Since transparent disclosure is critical for any investment decision, it is not surprising investor attention should be focused on the risk factors listed by NSE in its draft red herring prospectus (DRHP) for an IPO which is estimated to be looking to raise R10,000 crore for a 20-25% stake in the exchange. Given the severity of the charges made against the exchange, you wouldn’t have thought the first internal risk listed in the DRHP would be “we may not be able to maintain or increase our trading volumes” or the second “broad market trends and other factors beyond our control could significantly reduce demand for our products and services”, but that’s the way NSE has categorised the risk factors.
It is, of course, the third risk factor that is the most important since it deals with the charges Sebi is investigating, charges that NSE allowed preferential access to certain brokers who got market information earlier than others and were able to steal a march over the others due to this. While Sebi had forwarded these charges, made by a whistleblower, to the exchange in early 2015, in March this year, it gave the exchange the interim observations of a report on it and asked for a response to the findings—among others, the DRHP says, the report found “that our co-location facilities and tick-by-tick, or TBT, architecture were vulnerable to manipulation and abuse, violated norms of fair access and compromised market fairness and integrity, as certain select trading members who availed of our co-location facilities were able to gain materially from the exploitation of our market feed dissemination architecture to receive market data more quickly than other trading members”.
On Sebi’s suggestion, NSE got a forensic audit conducted (by Deloitte India)—while that confirmed much of what the earlier report had, it said “it is not in a position to comment on whether this would amount to collusion or connivance”; the Deloitte report was given to Sebi last week.
The question for potential shareholders, however, is the impact of this on the exchange. Will the damage be limited to the R145.5 crore the exchange earned from the trades placed through the co-location facilities in September-November 2016—NSE has put them aside in a separate bank account.

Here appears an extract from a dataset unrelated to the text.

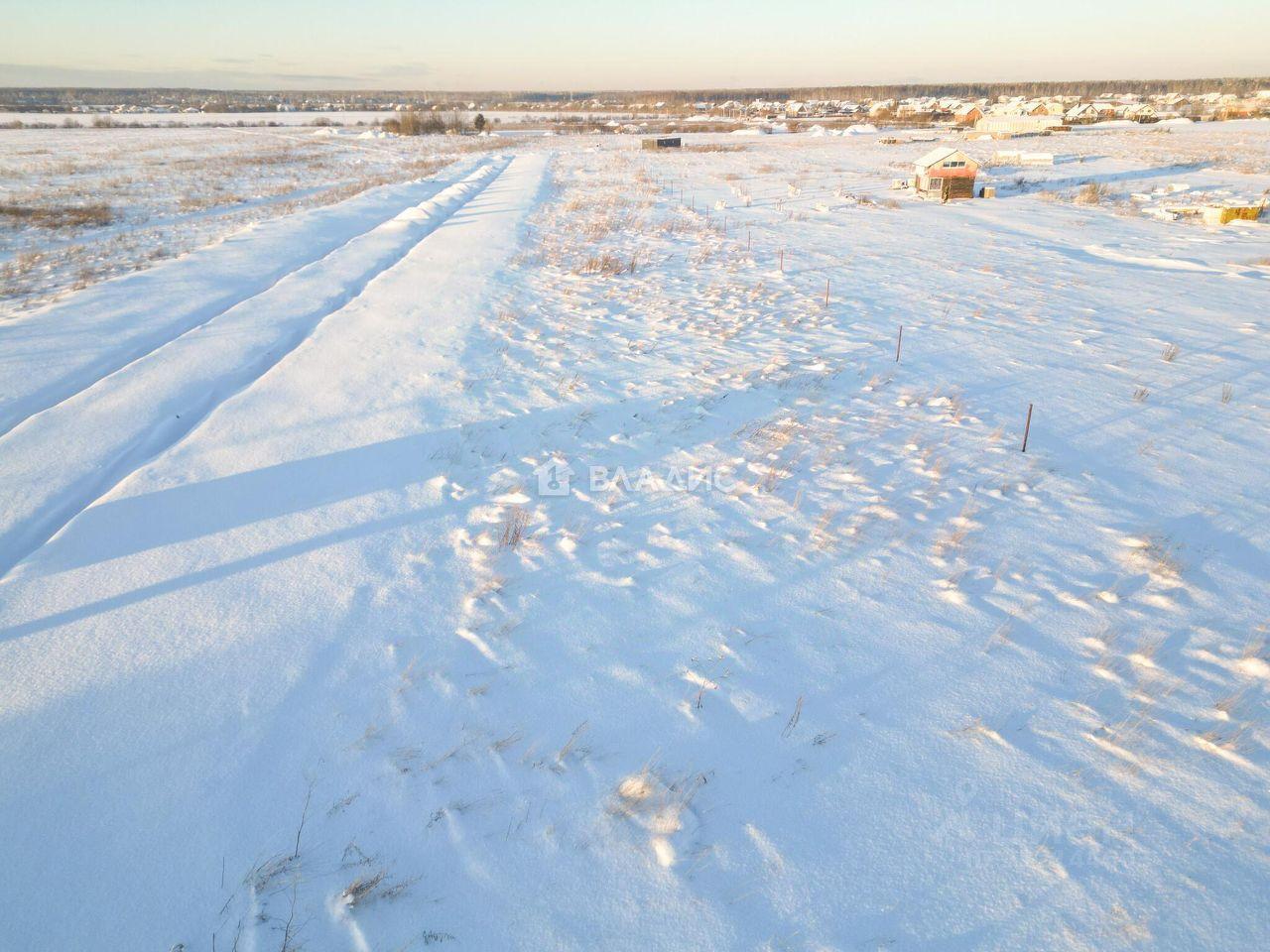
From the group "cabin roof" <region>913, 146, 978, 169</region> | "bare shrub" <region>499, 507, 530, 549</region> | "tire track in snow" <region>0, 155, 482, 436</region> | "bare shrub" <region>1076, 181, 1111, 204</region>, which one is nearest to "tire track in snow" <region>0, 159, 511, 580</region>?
"tire track in snow" <region>0, 155, 482, 436</region>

The amount is not insignificant since, as the DRHP says, these revenues add up to 25-30% of the exchange’s turnover. Naturally, losing this revenue steam is a possibility NSE alerts potential investors to. But, the question is, will the damage be limited to a financial penalty, and will there be a larger responsibility that will be determined or will Sebi accept the view that only a few employees were responsible, and that the top management was not involved? Given the impact of the regulator’s action on shareholder value, and the fact that investors—as opposed to punters—are not in a position to take an informed decision on the likely regulatory fallout just based on the DRHP, the sooner Sebi is able to finalise its penalty, the better it will be for all concerned.